A panel/workshop on “transmedia documentary” features Patrica R. Zimmerman, a professor of screen studies at Ithaca College, writer, director, producer Helen De Michiel and documentary filmmaker Laura Kissel. Dartmouth film and media studies professor Mark Williams will moderate.

As the list of presenters suggests, this year WRIF has chosen to bring in expertise from outside the region and is seeking a wider audience as well, Canner said. To focus on writers and filmmakers who are working across media, WRIF had to go beyond the Upper Valley and the Twin States.

“I think it would be great if it became a bigger festival in terms of drawing a wider audience,” Canner said.

That doesn’t mean that local stories don’t have a place at the table. The festival will hold a free local filmmakers brunch on Sunday morning, April 28, at which filmmakers will screen their work and participate in a Q&A.

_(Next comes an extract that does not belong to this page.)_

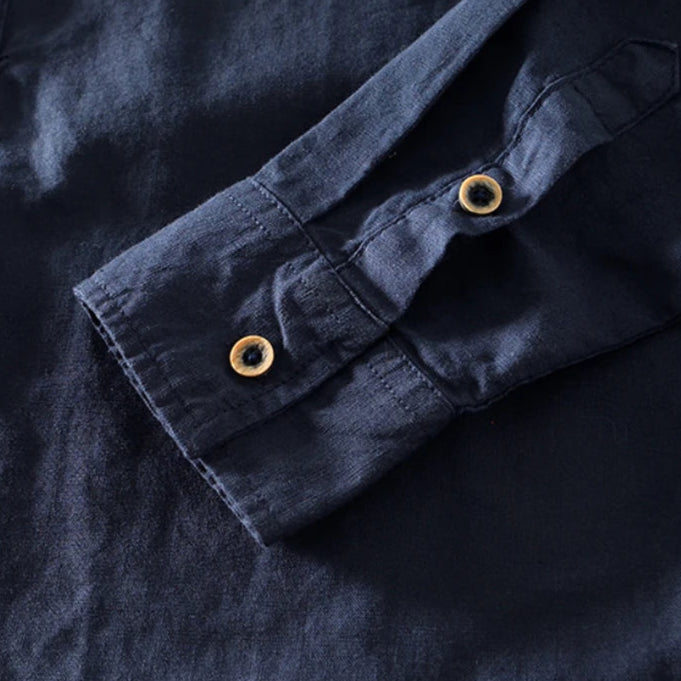 Navy men's summer shirt, relaxed fit, stand collar, half button design. Versatile for smart casual outfits.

And a workshop on DIY transmedia e-book production later that afternoon will feature Lyme architect and author Don Metz, who has just finished a manuscript about his role in a record-setting bicycle relay across the country. Metz will appear with Olivia Koski of Atavist, a web-based publishing house that has developed a storytelling platform that allows Metz to incorporate Google maps, photos and videos of his race experience into his e-book.

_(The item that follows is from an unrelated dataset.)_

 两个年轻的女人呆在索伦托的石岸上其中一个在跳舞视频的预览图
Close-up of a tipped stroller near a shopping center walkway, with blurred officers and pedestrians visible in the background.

Immediately after, writer and publisher Phil Pochoda will lead a panel discussion on “Books and Transmedia Storytelling” with Koski, author and mobile app creator Kevin Moffett and New York Times columnist and author Pagan Kennedy.

Among the handful of films that will screen at this year’s WRIF is one with a local connection. For Ellen, a film released last year about a struggling rock singer’s search for a relationship with his 6-year-old daughter, was photographed under the direction of Reed Morano, an Upper Valley native and one of the few women working as cinematographers. She shot the widely acclaimed independent film Frozen River, and was named one of “10 Cinematographers to Watch” by Variety in 2011.

The screening of movies is, in a way, an old-school technology as far as this year’s festival is concerned.

“I think that more and more media’s going to become integrated into our daily lives,” Canner said. “It already is like that,” she added, noting the ubiquity of smartphones and tablets, storytelling devices that are portable as any book and more versatile and capacious.

To an extent, the aim of iWRIF is to explain how to live and move in this new environment. It isn’t as though people don’t already spend time reading or watching TV, Canner said. The future of storytelling is just less passive and more interactive.

Ticket prices and schedule information for WRIF are available at www.wrif.org.